The reservation system is flawed and damaged and damaging, and it's time we faced it--as adults. That is what Sullivan should have been saying.

As for Coren, he's pissed that Sullivan went for the punchline instead of the argument. But he is stuck in the same TV, soundbite, three seconds to say it, format she's in, and he seems to not know what it is that's really pissing him off.

Let me help: Coren is peeved that the system we set up to make up for our forebears' mistakes has instead broken things further, and he doesn't know how to suggest we fix it, because he's afraid to say it's broken. So, because of misguided and misplaced guilt, Coren is afraid that we'd only break it more if we tried to fix it.

But what about the negligent-drunken-murderous-"injun"-father?

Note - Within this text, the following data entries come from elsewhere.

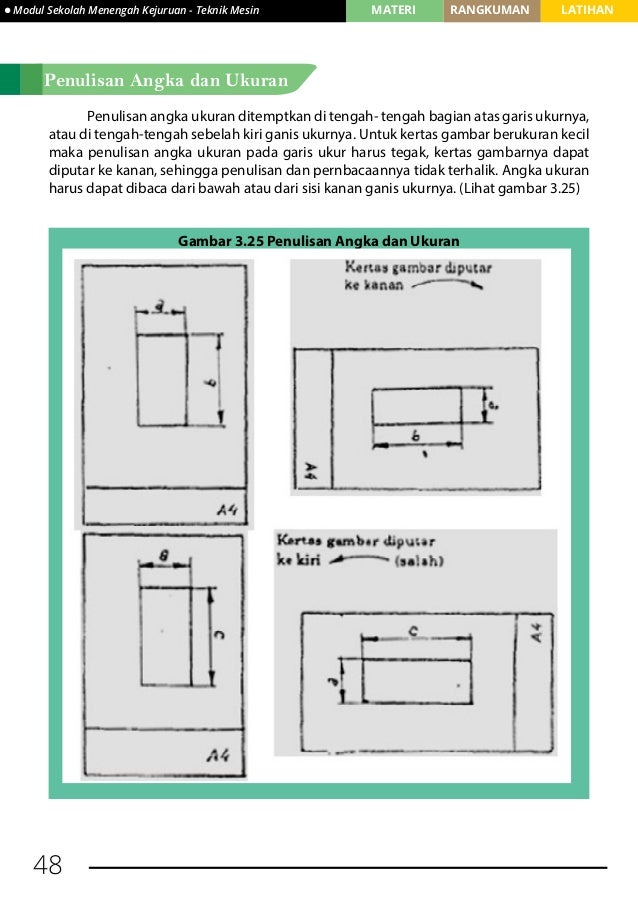 ● Modul Sekolah Menengah Kejuruan - Teknik Mesin

MATERI RANGKUMAN LATIHAN

Penulisan Angka dan Ukuran

Penulisan angka ukuran ditemptkan di tengah- tengah bagian atas garis ukurnya, atau di tengah-tengah sebelah kiri ganis ukurnya. Untuk kertas gambar berukuran kecil maka penulisan angka ukuran pada garis ukur harus tegak, kertas gambarnya dapat diputar ke kanan, sehingga penulisan dan pernbacaannya tidak terhalik. Angka ukuran harus dapat dibaca dari bawah atau dari sisi kanan ganis ukurnya. (Lihat gambar 3.25)

Gambar 3.25 Penulisan Angka dan Ukuran

a

b

A4

Kertas gambar diputar ke kanan

a

b

A4

a

c

A4

Kertas gambar diputar ke kiri (salah)

c

a

A4

48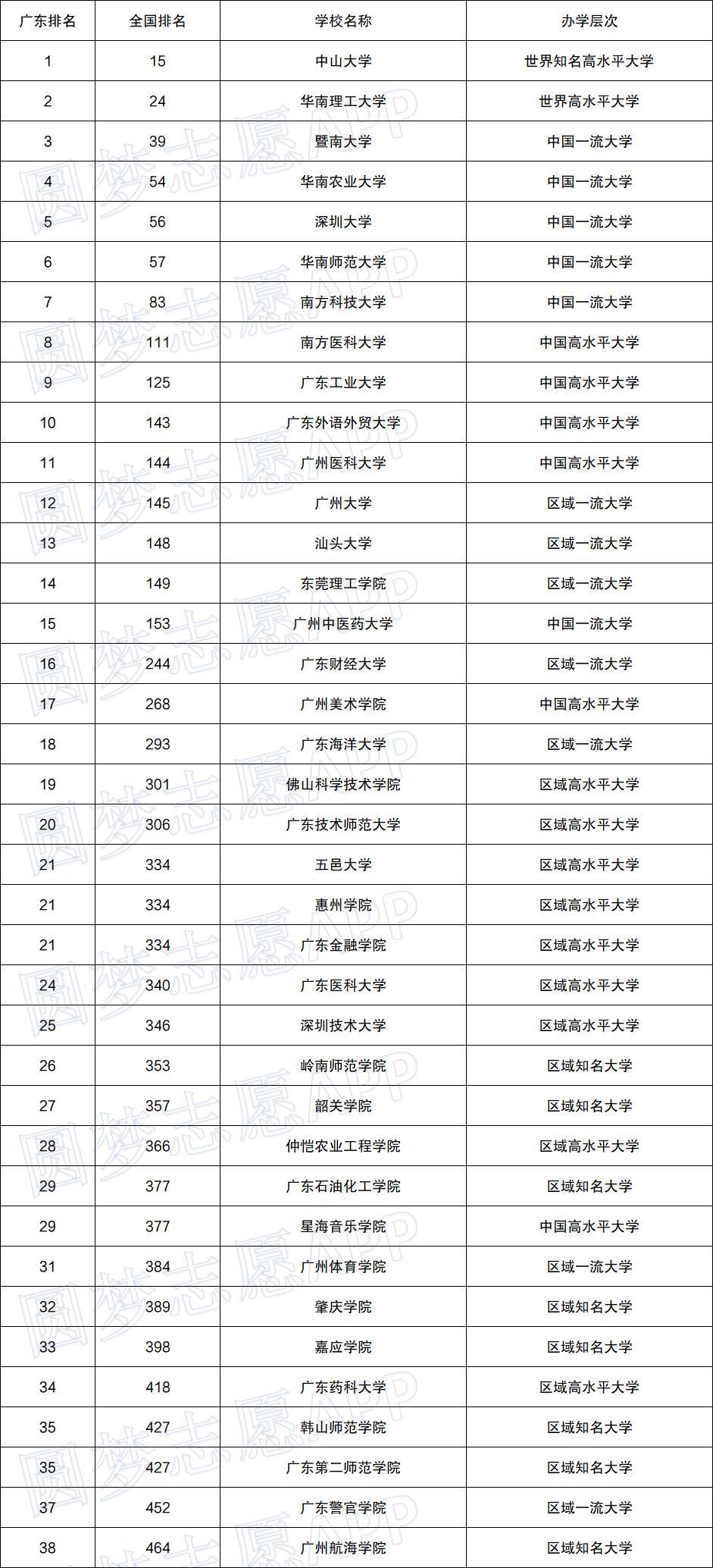 | 广东排名 | 全国排名 | 学校名称 | 办学层次 |
|---|---|---|---|
| 1 | 15 | 中山大学 | 世界知名高水平大学 |
| 2 | 24 | 华南理工大学 | 世界高水平大学 |
| 3 | 39 | 暨南大学 | 中国一流大学 |
| 4 | 54 | 华南农业大学 | 中国一流大学 |
| 5 | 56 | 深圳大学 | 中国一流大学 |
| 6 | 57 | 华南师范大学 | 中国一流大学 |
| 7 | 83 | 南方科技大学 | 中国一流大学 |
| 8 | 111 | 南方医科大学 | 中国高水平大学 |
| 9 | 125 | 广东工业大学 | 中国高水平大学 |
| 10 | 143 | 广东外语外贸大学 | 中国高水平大学 |
| 11 | 144 | 广州医科大学 | 中国高水平大学 |
| 12 | 145 | 广州大学 | 区域一流大学 |
| 13 | 148 | 汕头大学 | 区域一流大学 |
| 14 | 149 | 东莞理工学院 | 区域一流大学 |
| 15 | 153 | 广州中医药大学 | 中国一流大学 |
| 16 | 244 | 广东财经大学 | 区域一流大学 |
| 17 | 268 | 广州美术学院 | 中国高水平大学 |
| 18 | 293 | 广东海洋大学 | 区域一流大学 |
| 19 | 301 | 佛山科学技术学院 | 区域高水平大学 |
| 20 | 306 | 广东技术师范大学 | 区域高水平大学 |
| 21 | 334 | 五邑大学 | 区域高水平大学 |
| 21 | 334 | 惠州学院 | 区域高水平大学 |
| 21 | 334 | 广东金融学院 | 区域高水平大学 |
| 24 | 340 | 广东医科大学 | 区域高水平大学 |
| 25 | 346 | 深圳技术大学 | 区域高水平大学 |
| 26 | 353 | 岭南师范学院 | 区域知名大学 |
| 27 | 357 | 韶关学院 | 区域知名大学 |
| 28 | 366 | 仲恺农业工程学院 | 区域高水平大学 |
| 29 | 377 | 广东石油化工学院 | 区域知名大学 |
| 29 | 377 | 星海音乐学院 | 中国高水平大学 |
| 31 | 384 | 广州体育学院 | 区域一流大学 |
| 32 | 389 | 肇庆学院 | 区域知名大学 |
| 33 | 398 | 嘉应学院 | 区域知名大学 |
| 34 | 418 | 广东药科大学 | 区域高水平大学 |
| 35 | 427 | 韩山师范学院 | 区域知名大学 |
| 35 | 427 | 广东第二师范学院 | 区域知名大学 |
| 37 | 452 | 广东警官学院 | 区域一流大学 |
| 38 | 464 | 广州航海学院 | 区域知名大学 |

圆梦志愿APP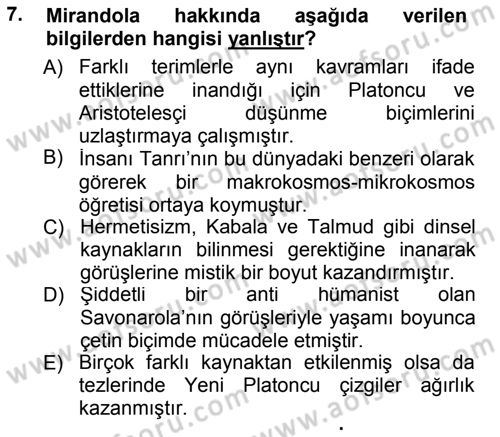 7. Mirandola hakkında aşağıda verilen bilgilerden hangisi yanlıştır?

A) Farklı terimlerle aynı kavramları ifade ettiklerine inandığı için Platoncu ve Aristotelesçi düşünme biçimlerini uzlaştırmaya çalışmıştır.

B) İnsanı Tanrı'nın bu dünyadaki benzeri olarak görerek bir makrokosmos-mikrokosmos öğretisi ortaya koymuştur.

C) Hermetisizm, Kabala ve Talmud gibi dinsel kaynakların bilinmesi gerektiğine inanarak görüşlerine mistik bir boyut kazandırmıştır.

D) Şiddetli bir anti hümanist olan Savonarola'nın görüşleriyle yaşamı boyunca çetin biçimde mücadele etmiştir.

E) Birçok farklı kaynaktan etkilenmiş olsa da tezlerinde Yeni Platoncu çizgiler ağırlık kazanmıştır.

www.aofsoru.com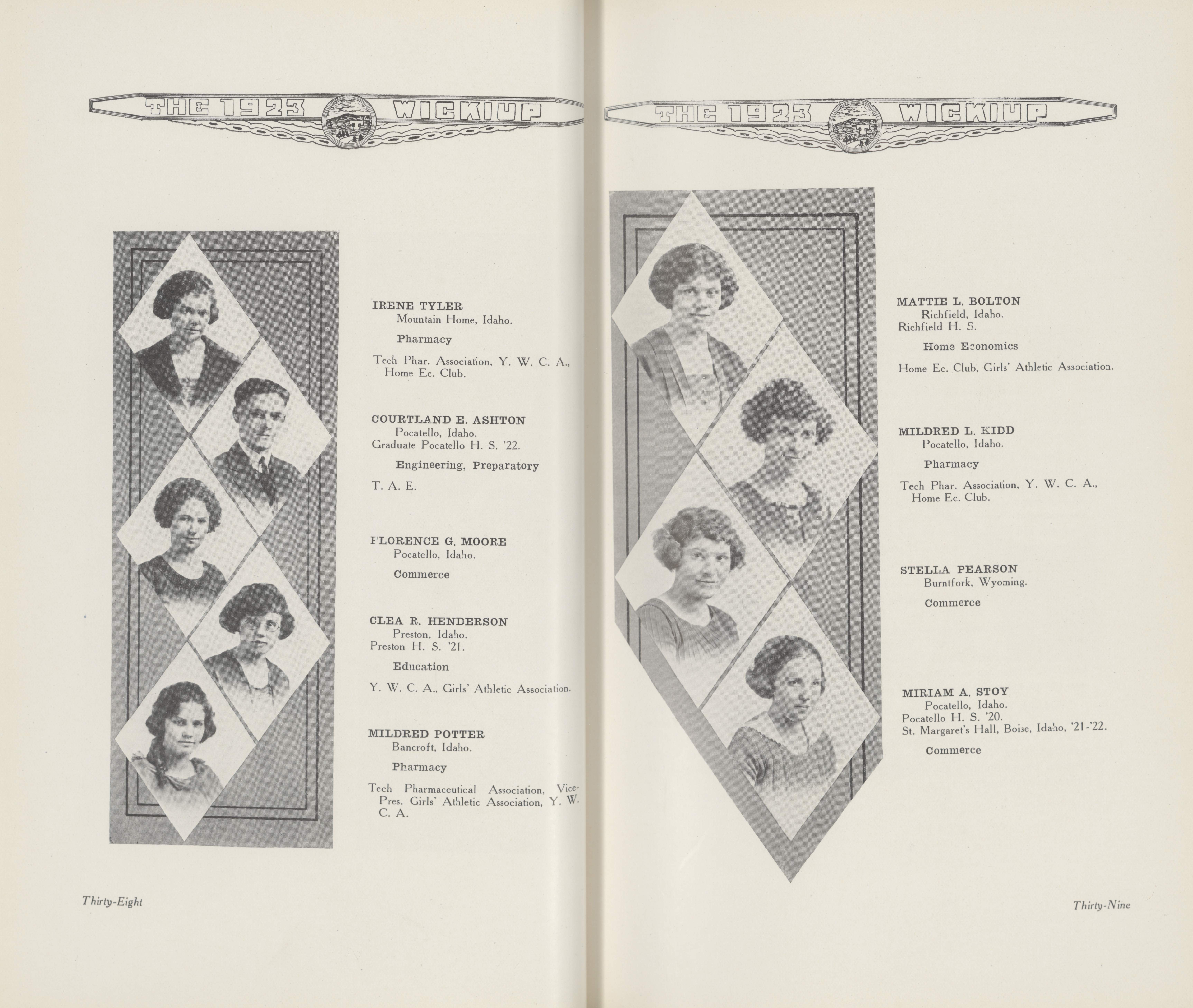 THE 1923 WICKIUP

IRENE TYLER
Mountain Home, Idaho.
Pharmacy
Tech Phar. Association, Y. W. C. A., Home Ec. Club.

COURTLAND E. ASHTON
Pocatello, Idaho.
Graduate Pocatello H. S. '22.
Engineering, Preparatory
T. A. E.

FLORENCE G. MOORE
Pocatello, Idaho.
Commerce

CLEA R. HENDERSON
Preston, Idaho.
Preston H. S. '21.
Education
Y. W. C. A., Girls' Athletic Association.

MILDRED POTTER
Bancroft, Idaho.
Pharmacy
Tech Pharmaceutical Association, Vice-Pres. Girls' Athletic Association, Y. W. C. A.

Thirty-Eight

THE 1923 WICKIUP

MATTIE L. BOLTON
Richfield, Idaho.
Richfield H. S.
Home Economics
Home Ec. Club, Girls' Athletic Association.

MILDRED L. KIDD
Pocatello, Idaho.
Pharmacy
Tech Phar. Association, Y. W. C. A., Home Ec. Club.

STELLA PEARSON
Burntfork, Wyoming.
Commerce

MIRIAM A. STOY
Pocatello, Idaho.
Pocatello H. S. '20.
St. Margaret's Hall, Boise, Idaho, '21-'22.
Commerce

Thirty-Nine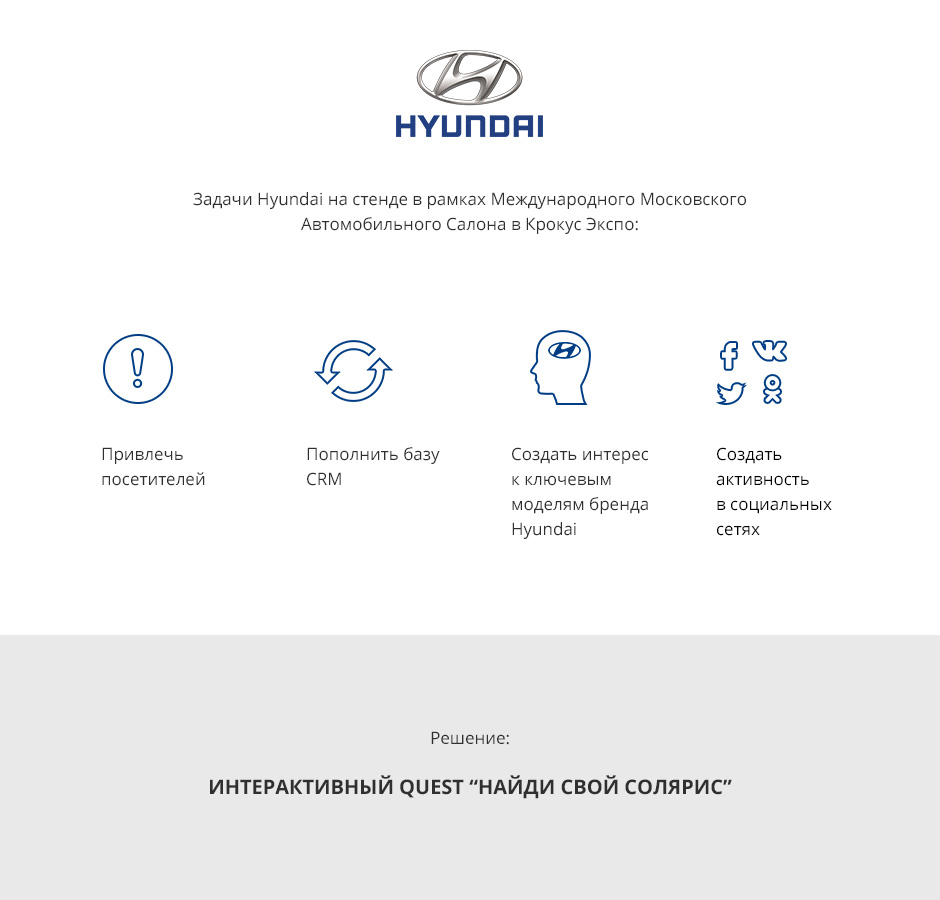 HYUNDAI

Задачи Hyundai на стенде в рамках Международного Московского Автомобильного Салона в Крокус Экспо:

Привлечь посетителей

Пополнить базу CRM

Создать интерес к ключевым моделям бренда Hyundai

Создать активность в социальных сетях

Решение:

ИНТЕРАКТИВНЫЙ QUEST “НАЙДИ СВОЙ СОЛЯРИС”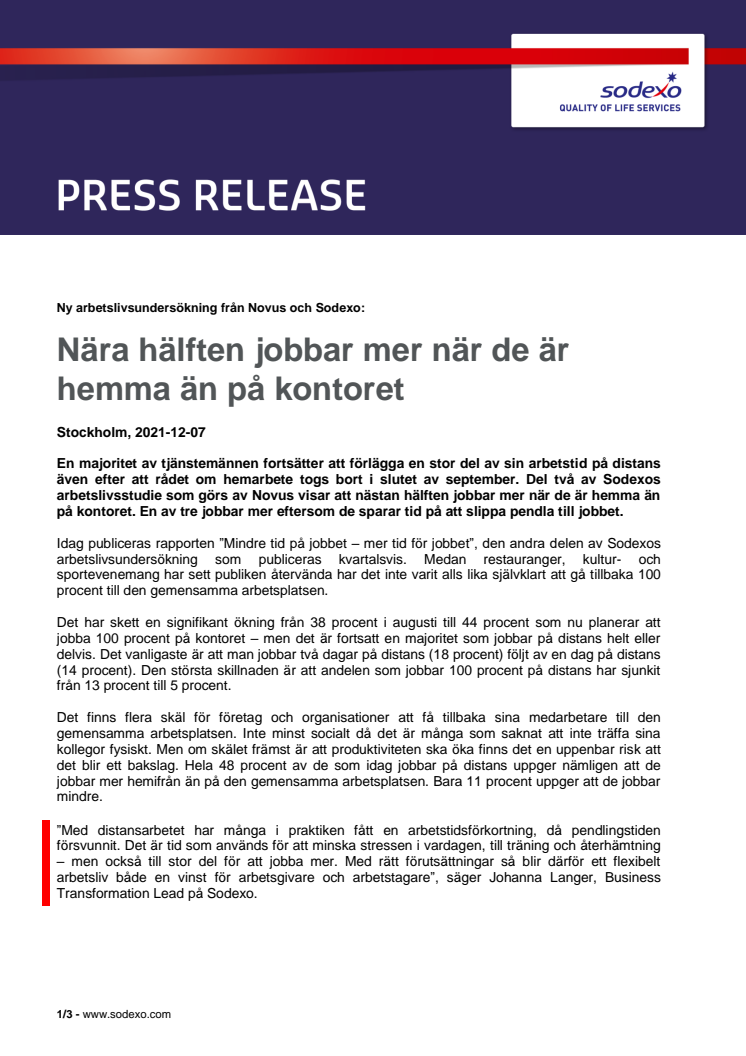 sodexo
QUALITY OF LIFE SERVICES

PRESS RELEASE

Ny arbetslivsundersökning från Novus och Sodexo:

Nära hälften jobbar mer när de är hemma än på kontoret

Stockholm, 2021-12-07

En majoritet av tjänstemännen fortsätter att förlägga en stor del av sin arbetstid på distans även efter att rådet om hemarbete togs bort i slutet av september. Del två av Sodexos arbetslivsstudie som görs av Novus visar att nästan hälften jobbar mer när de är hemma än på kontoret. En av tre jobbar mer eftersom de sparar tid på att slippa pendla till jobbet.

Idag publiceras rapporten ”Mindre tid på jobbet – mer tid för jobbet”, den andra delen av Sodexos arbetslivsundersökning som publiceras kvartalsvis. Medan restauranger, kultur- och sportevenemang har sett publiken återvända har det inte varit alls lika självklart att gå tillbaka 100 procent till den gemensamma arbetsplatsen.

Det har skett en signifikant ökning från 38 procent i augusti till 44 procent som nu planerar att jobba 100 procent på kontoret – men det är fortsatt en majoritet som jobbar på distans helt eller delvis. Det vanligaste är att man jobbar två dagar på distans (18 procent) följt av en dag på distans (14 procent). Den största skillnaden är att andelen som jobbar 100 procent på distans har sjunkit från 13 procent till 5 procent.

Det finns flera skäl för företag och organisationer att få tillbaka sina medarbetare till den gemensamma arbetsplatsen. Inte minst socialt då det är många som saknat att inte träffa sina kollegor fysiskt. Men om skälet främst är att produktiviteten ska öka finns det en uppenbar risk att det blir ett bakslag. Hela 48 procent av de som idag jobbar på distans uppger nämligen att de jobbar mer hemifrån än på den gemensamma arbetsplatsen. Bara 11 procent uppger att de jobbar mindre.

”Med distansarbetet har många i praktiken fått en arbetstidsförkortning, då pendlingstiden försvunnit. Det är tid som används för att minska stressen i vardagen, till träning och återhämtning – men också till stor del för att jobba mer. Med rätt förutsättningar så blir därför ett flexibelt arbetsliv både en vinst för arbetsgivare och arbetstagare”, säger Johanna Langer, Business Transformation Lead på Sodexo.

1/3 - www.sodexo.com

By now, you've read the story. Pauchay's tribe wants to sentence him to do "spiritual work" for three years, rather than jail for three years. Sullivan is angered because to her this is not punishment.

But is she sure?

I'm intrigued that a person speaking for the political right would find "spiritual work" not to be punishment. My father, a rabbi, likes to say that the truest hell of the atheist is to find his soul returned to G-d. Seems to me, the truest punishment for what Pauchay did, is to force him to soberly face the heinous nature of his own act. "Spiritual Work," one might say, would be the toughest sentence in this equation.

Three years in a cell block with felons who make an art of denial of their crimes, who will teach this man new and more interesting ways to waste his life, who are more likely to cause him physical damage and harden his mind against his own guilt than to help him see and feel it in full, will leave him an ex-con, not a better man.

Time to face yet another truth; our justice system is just as broken as our system for natives (or aboriginals, as I believe every other culture in the world calls them). Instead of dealing with the problems caused by criminals in our society, we lock them away and hope that years of socializing with each other will not make them recidivists. Might as well kill them all to begin with, since we're sentencing them to life without parole from felony. And sentencing ourselves to a more criminal and violent, recidivist filled, society. Maybe we could learn a thing or two and reconsider the Bentham Panopticon model of "justice."

Let me make this simple: Western "justice" and the "reservation" systems both suck! It's time to stop fearing fault and start finding solutions. It's time to leave off the childish blame game and start earning all our places at the adults' table. We are all (and I do mean all) complicit.

Done.

Now let's do some spiritual work and find a solution.